Items from a dataset
______________________________
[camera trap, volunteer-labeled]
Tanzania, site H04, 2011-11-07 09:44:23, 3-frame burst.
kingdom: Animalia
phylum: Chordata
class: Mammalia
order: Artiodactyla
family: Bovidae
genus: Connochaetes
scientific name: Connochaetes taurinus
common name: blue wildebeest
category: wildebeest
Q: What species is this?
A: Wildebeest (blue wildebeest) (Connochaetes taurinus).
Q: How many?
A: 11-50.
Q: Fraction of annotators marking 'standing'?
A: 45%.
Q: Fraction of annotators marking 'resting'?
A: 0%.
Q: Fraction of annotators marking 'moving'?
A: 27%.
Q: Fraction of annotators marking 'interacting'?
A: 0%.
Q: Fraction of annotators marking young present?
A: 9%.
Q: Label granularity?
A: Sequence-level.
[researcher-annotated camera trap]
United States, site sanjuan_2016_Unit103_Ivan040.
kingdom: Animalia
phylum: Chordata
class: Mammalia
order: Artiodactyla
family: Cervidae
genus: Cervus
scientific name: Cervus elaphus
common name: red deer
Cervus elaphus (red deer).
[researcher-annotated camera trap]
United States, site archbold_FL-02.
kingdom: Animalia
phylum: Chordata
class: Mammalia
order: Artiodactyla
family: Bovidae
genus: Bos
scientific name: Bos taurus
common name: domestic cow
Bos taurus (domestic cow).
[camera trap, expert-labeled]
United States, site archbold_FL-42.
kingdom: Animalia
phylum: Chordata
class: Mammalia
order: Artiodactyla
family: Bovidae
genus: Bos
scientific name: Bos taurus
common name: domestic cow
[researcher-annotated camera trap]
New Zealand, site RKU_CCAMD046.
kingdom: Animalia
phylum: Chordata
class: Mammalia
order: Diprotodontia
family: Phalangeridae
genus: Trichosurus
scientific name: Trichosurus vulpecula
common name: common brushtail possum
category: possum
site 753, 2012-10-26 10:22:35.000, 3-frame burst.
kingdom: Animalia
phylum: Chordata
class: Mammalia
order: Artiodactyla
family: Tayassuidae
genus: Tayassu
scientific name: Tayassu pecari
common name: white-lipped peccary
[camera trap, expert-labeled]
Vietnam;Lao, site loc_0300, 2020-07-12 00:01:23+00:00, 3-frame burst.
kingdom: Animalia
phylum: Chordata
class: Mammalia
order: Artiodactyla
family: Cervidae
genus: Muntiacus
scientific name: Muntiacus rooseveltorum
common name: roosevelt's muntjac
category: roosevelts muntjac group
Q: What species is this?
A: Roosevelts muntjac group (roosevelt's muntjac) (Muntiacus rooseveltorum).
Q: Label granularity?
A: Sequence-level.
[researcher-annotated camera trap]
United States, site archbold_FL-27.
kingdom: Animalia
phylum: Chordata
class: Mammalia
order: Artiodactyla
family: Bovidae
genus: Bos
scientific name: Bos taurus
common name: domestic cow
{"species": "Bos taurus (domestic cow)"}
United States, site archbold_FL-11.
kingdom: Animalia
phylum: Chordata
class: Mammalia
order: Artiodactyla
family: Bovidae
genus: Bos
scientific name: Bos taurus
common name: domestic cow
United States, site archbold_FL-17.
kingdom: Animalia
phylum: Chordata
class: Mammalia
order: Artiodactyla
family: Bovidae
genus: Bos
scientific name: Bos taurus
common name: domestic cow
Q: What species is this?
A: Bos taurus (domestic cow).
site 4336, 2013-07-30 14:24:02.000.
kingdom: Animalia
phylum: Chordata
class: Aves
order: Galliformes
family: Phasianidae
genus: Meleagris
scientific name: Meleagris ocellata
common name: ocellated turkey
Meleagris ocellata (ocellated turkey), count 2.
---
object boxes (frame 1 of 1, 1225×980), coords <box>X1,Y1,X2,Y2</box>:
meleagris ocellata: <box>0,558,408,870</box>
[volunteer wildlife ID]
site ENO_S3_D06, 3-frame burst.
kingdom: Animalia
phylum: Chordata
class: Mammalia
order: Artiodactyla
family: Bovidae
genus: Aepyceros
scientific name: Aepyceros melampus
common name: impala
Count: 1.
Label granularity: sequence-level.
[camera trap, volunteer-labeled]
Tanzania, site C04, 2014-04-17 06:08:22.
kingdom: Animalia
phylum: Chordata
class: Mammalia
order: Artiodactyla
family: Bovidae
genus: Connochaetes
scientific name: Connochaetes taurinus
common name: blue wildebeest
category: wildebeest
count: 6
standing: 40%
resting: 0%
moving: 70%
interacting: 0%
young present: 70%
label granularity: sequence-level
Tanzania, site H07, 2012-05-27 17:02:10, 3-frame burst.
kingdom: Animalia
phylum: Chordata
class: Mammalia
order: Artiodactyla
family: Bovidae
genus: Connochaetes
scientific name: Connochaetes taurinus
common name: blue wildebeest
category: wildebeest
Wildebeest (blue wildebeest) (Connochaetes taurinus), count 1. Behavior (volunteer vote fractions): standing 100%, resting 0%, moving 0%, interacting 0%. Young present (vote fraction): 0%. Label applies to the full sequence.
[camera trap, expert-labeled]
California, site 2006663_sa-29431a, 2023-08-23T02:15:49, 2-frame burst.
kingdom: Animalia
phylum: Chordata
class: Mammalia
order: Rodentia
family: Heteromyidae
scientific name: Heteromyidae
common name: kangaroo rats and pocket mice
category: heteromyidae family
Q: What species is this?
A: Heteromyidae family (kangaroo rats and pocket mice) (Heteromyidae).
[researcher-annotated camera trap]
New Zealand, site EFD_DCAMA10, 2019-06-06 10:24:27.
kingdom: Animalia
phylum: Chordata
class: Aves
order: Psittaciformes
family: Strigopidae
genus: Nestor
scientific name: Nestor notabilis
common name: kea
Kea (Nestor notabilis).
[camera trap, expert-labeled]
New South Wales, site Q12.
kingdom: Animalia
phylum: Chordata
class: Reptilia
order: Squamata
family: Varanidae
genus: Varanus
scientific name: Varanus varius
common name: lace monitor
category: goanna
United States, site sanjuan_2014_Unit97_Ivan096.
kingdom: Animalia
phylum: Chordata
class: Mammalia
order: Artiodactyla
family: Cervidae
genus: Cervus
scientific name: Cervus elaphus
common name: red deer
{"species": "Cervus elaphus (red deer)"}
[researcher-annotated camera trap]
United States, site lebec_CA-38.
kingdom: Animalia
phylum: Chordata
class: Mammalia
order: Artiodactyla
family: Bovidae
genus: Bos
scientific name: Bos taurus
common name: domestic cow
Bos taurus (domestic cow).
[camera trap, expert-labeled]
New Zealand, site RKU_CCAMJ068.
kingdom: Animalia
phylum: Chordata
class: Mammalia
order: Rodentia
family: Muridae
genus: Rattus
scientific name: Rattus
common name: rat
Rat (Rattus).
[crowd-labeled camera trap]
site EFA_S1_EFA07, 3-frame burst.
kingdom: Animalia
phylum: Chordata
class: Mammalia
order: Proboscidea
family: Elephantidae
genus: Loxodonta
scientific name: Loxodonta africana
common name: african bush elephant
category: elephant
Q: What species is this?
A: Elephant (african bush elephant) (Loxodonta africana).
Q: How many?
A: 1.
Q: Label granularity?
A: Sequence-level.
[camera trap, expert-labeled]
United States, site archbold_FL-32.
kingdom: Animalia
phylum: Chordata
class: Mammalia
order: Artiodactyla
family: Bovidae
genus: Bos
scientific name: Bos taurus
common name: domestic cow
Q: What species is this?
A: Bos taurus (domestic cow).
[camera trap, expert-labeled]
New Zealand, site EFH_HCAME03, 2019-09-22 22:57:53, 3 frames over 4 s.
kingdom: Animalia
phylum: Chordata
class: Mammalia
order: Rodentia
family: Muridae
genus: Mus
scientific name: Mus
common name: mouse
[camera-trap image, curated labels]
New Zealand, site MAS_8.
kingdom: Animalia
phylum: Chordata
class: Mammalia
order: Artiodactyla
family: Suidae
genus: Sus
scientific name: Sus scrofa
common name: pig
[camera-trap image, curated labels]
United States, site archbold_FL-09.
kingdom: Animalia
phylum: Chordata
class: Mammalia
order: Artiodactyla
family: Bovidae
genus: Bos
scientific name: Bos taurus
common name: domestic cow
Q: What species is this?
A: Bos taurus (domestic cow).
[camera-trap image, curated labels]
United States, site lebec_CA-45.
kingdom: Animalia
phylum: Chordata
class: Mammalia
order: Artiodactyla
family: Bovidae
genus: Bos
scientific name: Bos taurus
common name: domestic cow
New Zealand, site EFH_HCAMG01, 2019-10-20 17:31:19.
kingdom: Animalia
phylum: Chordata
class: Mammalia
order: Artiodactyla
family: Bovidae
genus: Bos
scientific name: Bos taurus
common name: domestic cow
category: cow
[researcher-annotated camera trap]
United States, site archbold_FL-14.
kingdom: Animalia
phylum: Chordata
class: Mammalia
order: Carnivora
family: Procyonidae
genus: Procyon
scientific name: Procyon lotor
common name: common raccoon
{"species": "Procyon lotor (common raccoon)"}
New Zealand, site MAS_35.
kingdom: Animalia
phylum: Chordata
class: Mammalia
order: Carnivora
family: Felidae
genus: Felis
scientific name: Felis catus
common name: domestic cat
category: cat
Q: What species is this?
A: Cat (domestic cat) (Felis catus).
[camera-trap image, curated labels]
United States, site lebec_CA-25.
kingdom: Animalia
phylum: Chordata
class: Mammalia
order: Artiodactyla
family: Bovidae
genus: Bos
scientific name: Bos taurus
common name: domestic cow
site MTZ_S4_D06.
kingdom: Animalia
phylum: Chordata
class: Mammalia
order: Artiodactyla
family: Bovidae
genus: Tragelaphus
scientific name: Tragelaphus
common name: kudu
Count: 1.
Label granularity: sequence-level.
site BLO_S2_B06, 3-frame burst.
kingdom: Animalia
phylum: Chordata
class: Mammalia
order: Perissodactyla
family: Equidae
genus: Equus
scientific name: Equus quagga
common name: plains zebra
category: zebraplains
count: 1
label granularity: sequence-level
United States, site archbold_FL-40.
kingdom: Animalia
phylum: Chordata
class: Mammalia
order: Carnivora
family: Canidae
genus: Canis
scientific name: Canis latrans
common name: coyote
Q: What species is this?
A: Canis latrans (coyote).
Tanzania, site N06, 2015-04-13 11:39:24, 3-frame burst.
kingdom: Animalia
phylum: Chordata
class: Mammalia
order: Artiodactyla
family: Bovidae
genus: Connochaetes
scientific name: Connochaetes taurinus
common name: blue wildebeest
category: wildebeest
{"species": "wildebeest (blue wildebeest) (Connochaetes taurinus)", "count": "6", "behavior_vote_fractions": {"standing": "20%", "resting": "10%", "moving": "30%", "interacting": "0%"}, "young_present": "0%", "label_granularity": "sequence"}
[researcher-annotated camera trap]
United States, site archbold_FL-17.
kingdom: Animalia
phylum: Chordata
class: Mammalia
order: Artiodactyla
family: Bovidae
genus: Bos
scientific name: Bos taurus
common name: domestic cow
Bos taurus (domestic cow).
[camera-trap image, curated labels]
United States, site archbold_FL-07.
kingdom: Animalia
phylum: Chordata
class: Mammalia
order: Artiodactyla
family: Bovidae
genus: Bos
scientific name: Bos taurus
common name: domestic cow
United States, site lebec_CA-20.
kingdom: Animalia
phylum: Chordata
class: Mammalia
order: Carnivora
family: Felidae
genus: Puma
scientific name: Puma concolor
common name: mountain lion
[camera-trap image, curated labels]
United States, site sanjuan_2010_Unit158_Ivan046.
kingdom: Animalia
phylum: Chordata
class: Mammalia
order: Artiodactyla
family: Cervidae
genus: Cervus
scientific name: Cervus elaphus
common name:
______________________________
→ REQUIRED WORK
Look through the records for the string "annotators". Copy every line that has it.

→ SOLUTION FOR THIS EXERCISE
Q: Fraction of annotators marking 'standing'?
Q: Fraction of annotators marking 'resting'?
Q: Fraction of annotators marking 'moving'?
Q: Fraction of annotators marking 'interacting'?
Q: Fraction of annotators marking young present?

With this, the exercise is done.